社論|誰是「鄉下佬」?
「讓美國那些『鄉巴佬們』在中華民族五千年文明面前去哀鳴吧!」港澳辦主任夏寶龍在全民國家安全教育日開幕典禮上的這一句狠話,沒有人不知道是對美國副總統萬斯的諷刺。甚至乎這是在外交部之外,中央至今以來對於萬斯的最尖銳反擊。他近日在一次訪談中,以貶損口吻聲稱「我們向中國農民(peasants)借錢,來購買那些中國農民生產的貨品」,不但語帶對「鄉下人」的負面標籤,就連事實基礎也沒有。
現實剛好相反,中國向美國進口的是大豆、肉類等農產品,美國從中國購買的卻是蘋果手機、個人電腦以及稀土等高附加值的工業品和關鍵原材料。這是為什麼特朗普政府雖然大張旗鼓對華開打關稅戰,卻不得不豁免智能手機、電腦以及部分電子設備。美國人不但在生活科技產品上依賴中國,就連政府的財政支出也是依靠中國購入美國國債,相當於持續借錢給聯邦政府。這也是為什麼十年期國債收益率一度超越4.5厘,貝森特和耶倫兩任財長都要回應國債是否正被中國拋售。究竟是誰更像傳統意義上輸出農產品的「鄉下」,誰又在依賴對方的先進商品和資金,根本毋庸贅言。
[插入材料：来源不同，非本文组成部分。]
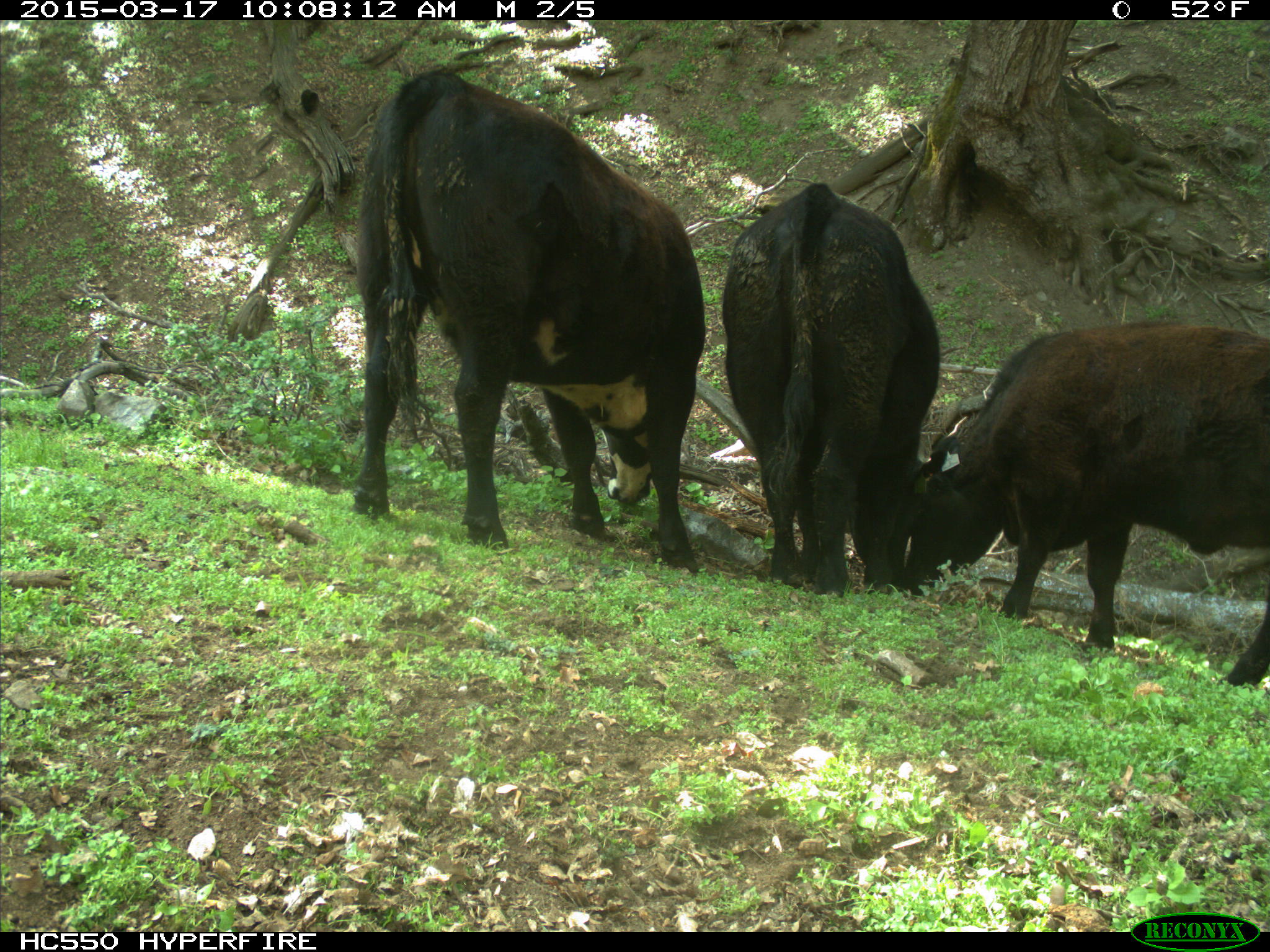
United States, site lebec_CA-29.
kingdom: Animalia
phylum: Chordata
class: Mammalia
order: Artiodactyla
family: Bovidae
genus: Bos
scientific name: Bos taurus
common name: domestic cow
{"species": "Bos taurus (domestic cow)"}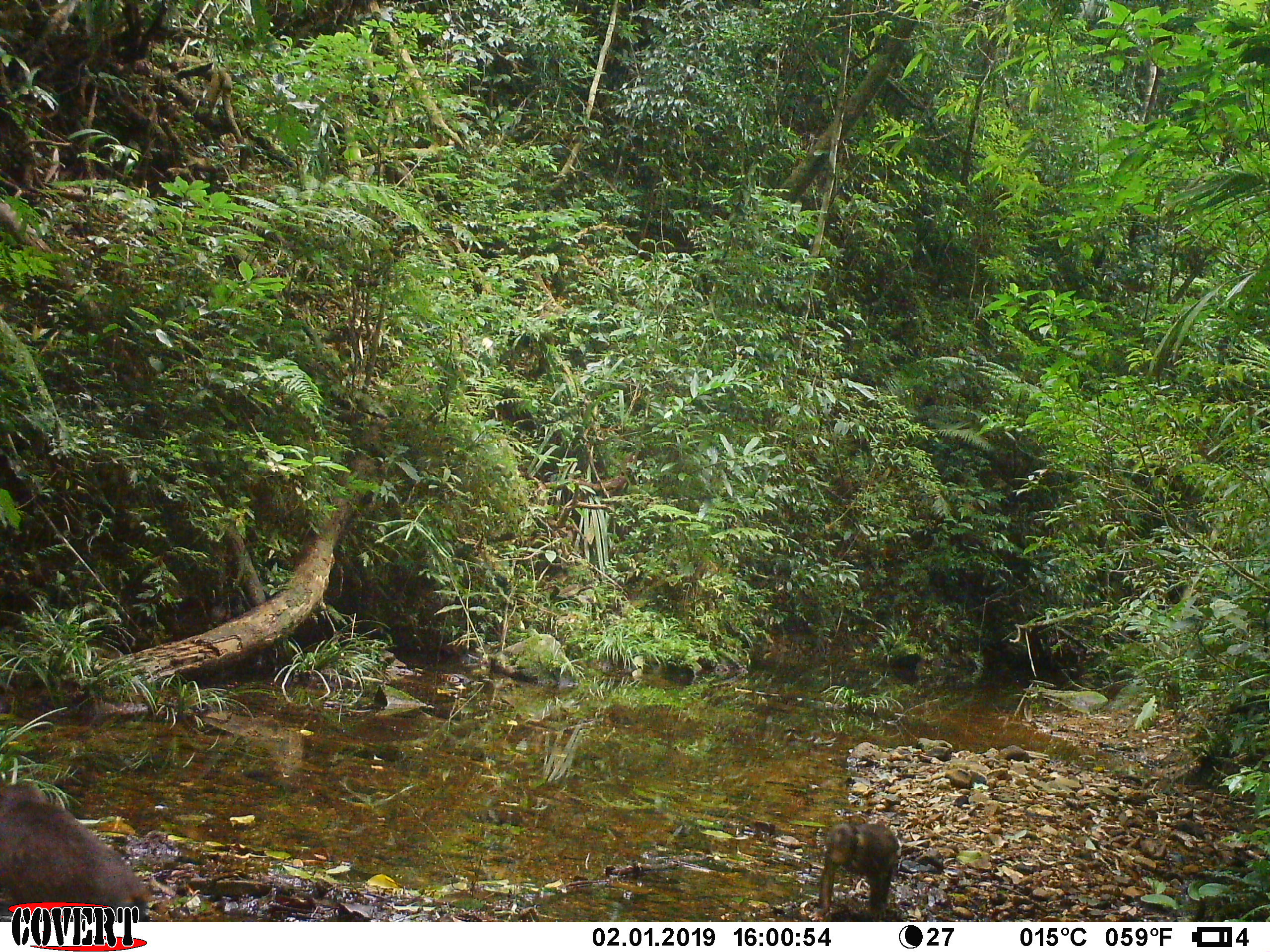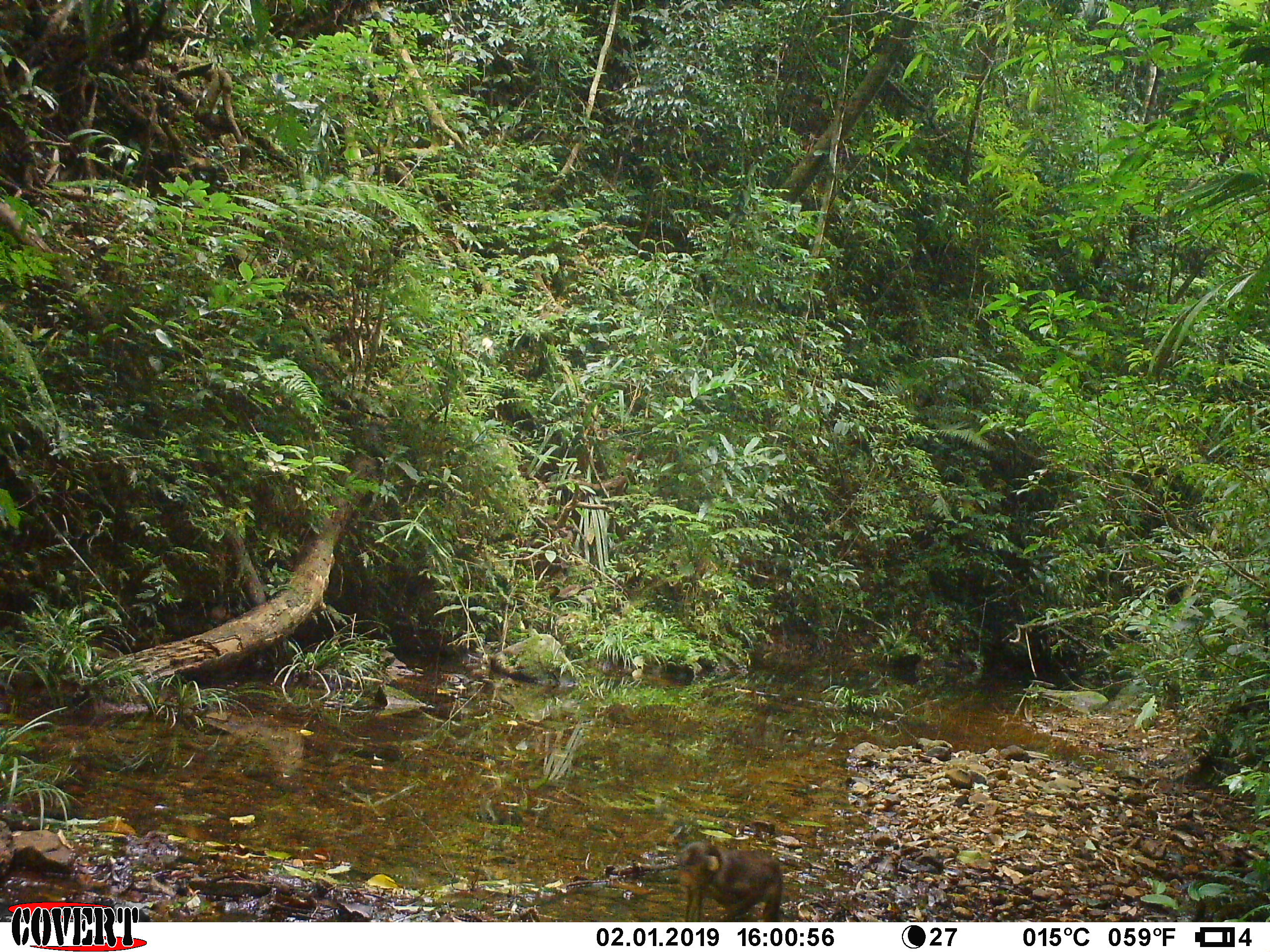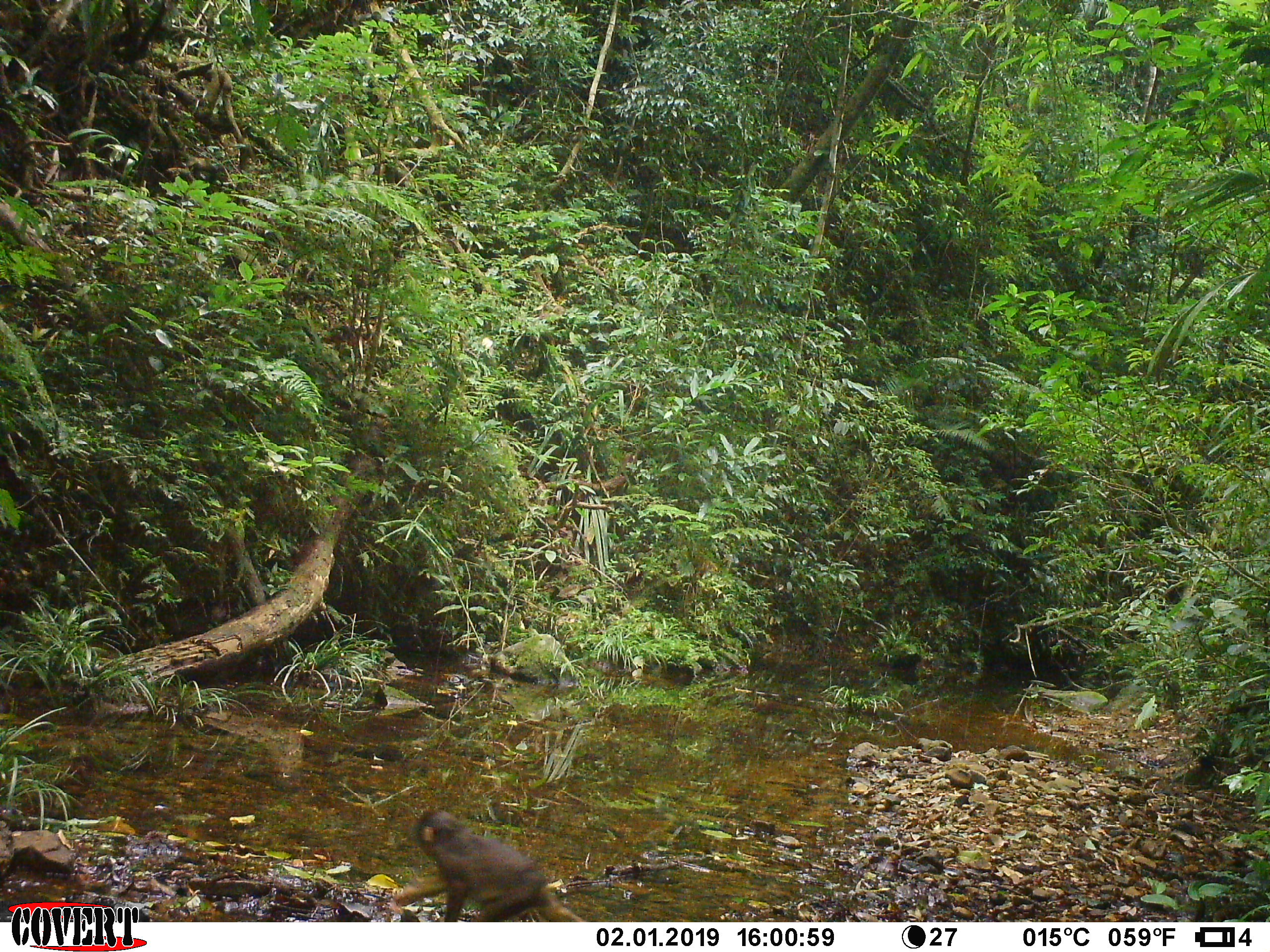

耶魯大學法律系畢業的萬斯,相信不會不知道美國對中國的依賴程度。只不過以《絕望者之歌》(Hillbilly Elegy,直譯「鄉下人悲歌」)一紙風行的他,更加知道美國藍領民眾的情緒。萬斯對中國加貼落後、佔了美國勞動階層便宜的刻板形象,輕易就可以放大美國人的屈辱感和危機感,不但可以為特朗普的關稅政策提供支持,也可以對立敘事來煽動民粹主義。政治論述或許從來都不介意數據事實本身是怎樣,而在於其言論背後根深蒂固的偏見與傲慢。
傲慢與偏見看「他者」
不只萬斯和特朗普,不少美國精英一直以來自詡為「上帝選民」,習慣於從自身力量(尤其是軍事、科技、金融)的角度衡量世界。他們自恃美國僅兩百餘年的歷史,不打算理解歷史悠久、文化根基迥異的文明,更遑論加以尊重。若連美國內部的「他者」,他們都慣以歧視和壓迫,其對於非西方、非白人的輕蔑又怎會令人意外?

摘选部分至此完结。